[Recorded information]

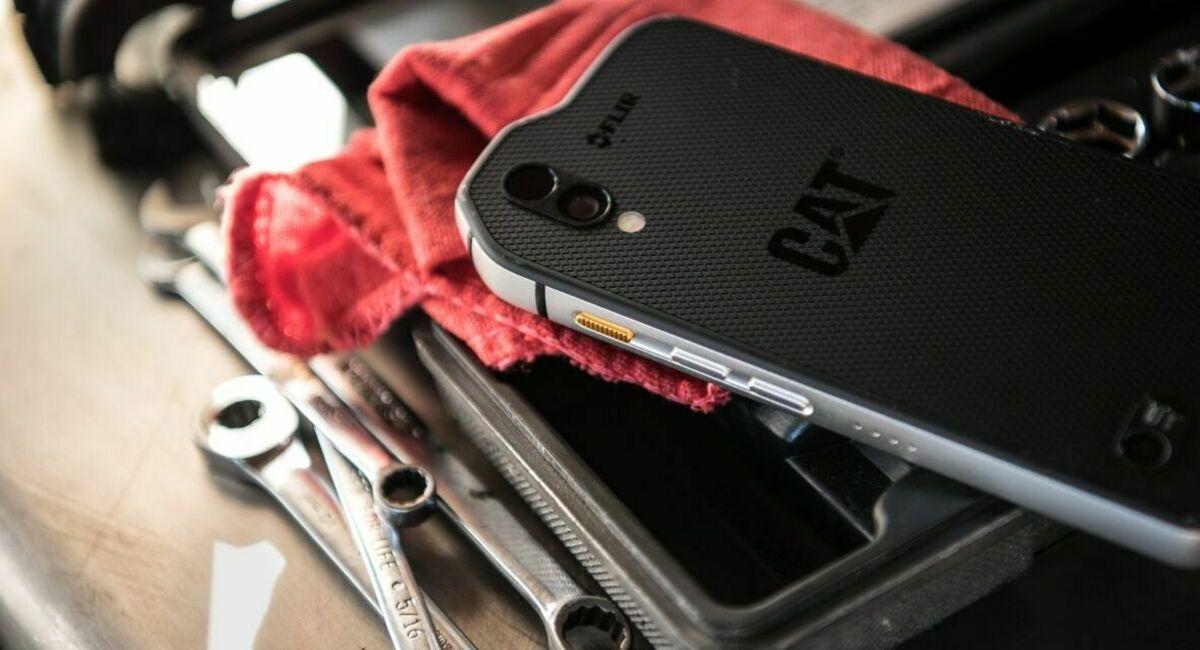 лучшие защищенные смартфоны
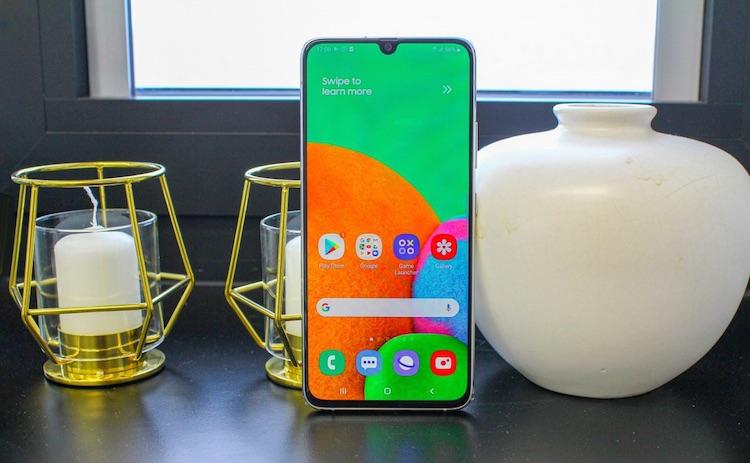 Samsung обновила Galaxy A50 и A90 до One UI 2.5. Старшая модель получила поддержку режима DeX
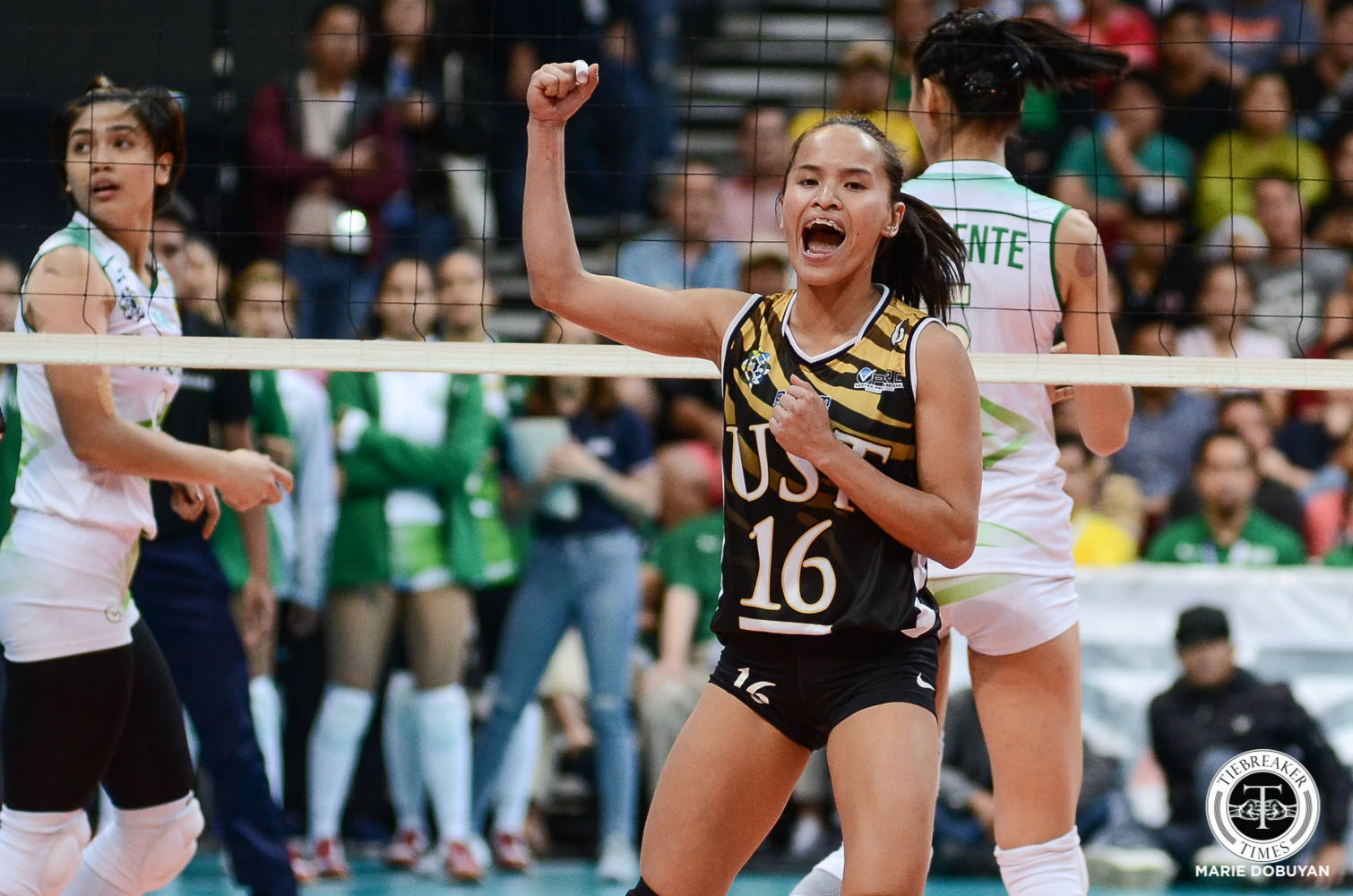 Tiebreaker Times Chooks-to-Go/Collegiate PC POW Cherry Rondina leads UST by example News UAAP UST Volleyball  UST Women's Volleyball UAAP Season 81 Women's Volleyball UAAP Season 81 UAAP Player of the Week Chooks-to-Go Cherry Rondina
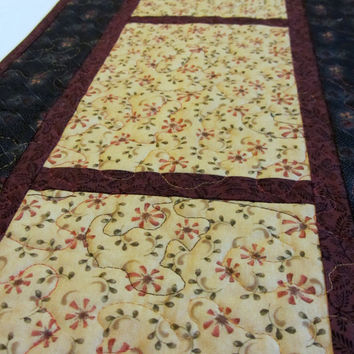 Primitive Quilted Table Runner Black Tan Cranberry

[/Recorded information]

=== The task ===
From the line that holds "Samsung обновила Galaxy" to the last line of the data, return those lines exactly and nothing else; both ends count, and pictures stay out.

=== Written solution ===
 Samsung обновила Galaxy A50 и A90 до One UI 2.5. Старшая модель получила поддержку режима DeX
 Tiebreaker Times Chooks-to-Go/Collegiate PC POW Cherry Rondina leads UST by example News UAAP UST Volleyball  UST Women's Volleyball UAAP Season 81 Women's Volleyball UAAP Season 81 UAAP Player of the Week Chooks-to-Go Cherry Rondina
 Primitive Quilted Table Runner Black Tan Cranberry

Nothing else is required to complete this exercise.